#### TASK INPUT

• • • •

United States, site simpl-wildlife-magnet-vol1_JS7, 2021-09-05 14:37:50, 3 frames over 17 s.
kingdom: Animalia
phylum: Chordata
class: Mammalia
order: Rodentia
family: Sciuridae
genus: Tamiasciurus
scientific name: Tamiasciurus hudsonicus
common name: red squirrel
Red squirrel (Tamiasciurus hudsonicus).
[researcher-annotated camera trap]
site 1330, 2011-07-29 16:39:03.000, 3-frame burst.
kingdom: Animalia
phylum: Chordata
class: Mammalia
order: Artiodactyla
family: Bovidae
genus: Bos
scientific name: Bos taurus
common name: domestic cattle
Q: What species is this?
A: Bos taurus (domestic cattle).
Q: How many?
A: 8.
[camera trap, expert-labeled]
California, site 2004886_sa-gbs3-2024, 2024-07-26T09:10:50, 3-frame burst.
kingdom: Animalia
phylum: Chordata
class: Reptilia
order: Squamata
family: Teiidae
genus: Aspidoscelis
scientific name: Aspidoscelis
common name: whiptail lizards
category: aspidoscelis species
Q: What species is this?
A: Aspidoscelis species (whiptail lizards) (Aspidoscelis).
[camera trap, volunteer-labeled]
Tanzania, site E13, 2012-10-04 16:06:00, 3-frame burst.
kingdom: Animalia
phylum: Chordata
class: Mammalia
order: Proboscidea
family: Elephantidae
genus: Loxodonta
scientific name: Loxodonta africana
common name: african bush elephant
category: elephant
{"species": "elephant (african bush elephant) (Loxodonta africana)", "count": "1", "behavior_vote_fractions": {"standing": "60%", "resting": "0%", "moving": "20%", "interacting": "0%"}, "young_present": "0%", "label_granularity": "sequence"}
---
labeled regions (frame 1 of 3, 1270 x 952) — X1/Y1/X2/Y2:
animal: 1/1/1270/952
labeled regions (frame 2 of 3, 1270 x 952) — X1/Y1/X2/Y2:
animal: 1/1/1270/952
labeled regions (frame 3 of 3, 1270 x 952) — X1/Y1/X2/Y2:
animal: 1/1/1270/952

• • • •

#### EXERCISE AIM
Using the records above, copy word for word the line with "common name: whiptail lizards", the line with "category: elephant", and every line between them.

#### REPLY TO THE TASK
common name: whiptail lizards
category: aspidoscelis species
Q: What species is this?
A: Aspidoscelis species (whiptail lizards) (Aspidoscelis).
[camera trap, volunteer-labeled]
Tanzania, site E13, 2012-10-04 16:06:00, 3-frame burst.
kingdom: Animalia
phylum: Chordata
class: Mammalia
order: Proboscidea
family: Elephantidae
genus: Loxodonta
scientific name: Loxodonta africana
common name: african bush elephant
category: elephant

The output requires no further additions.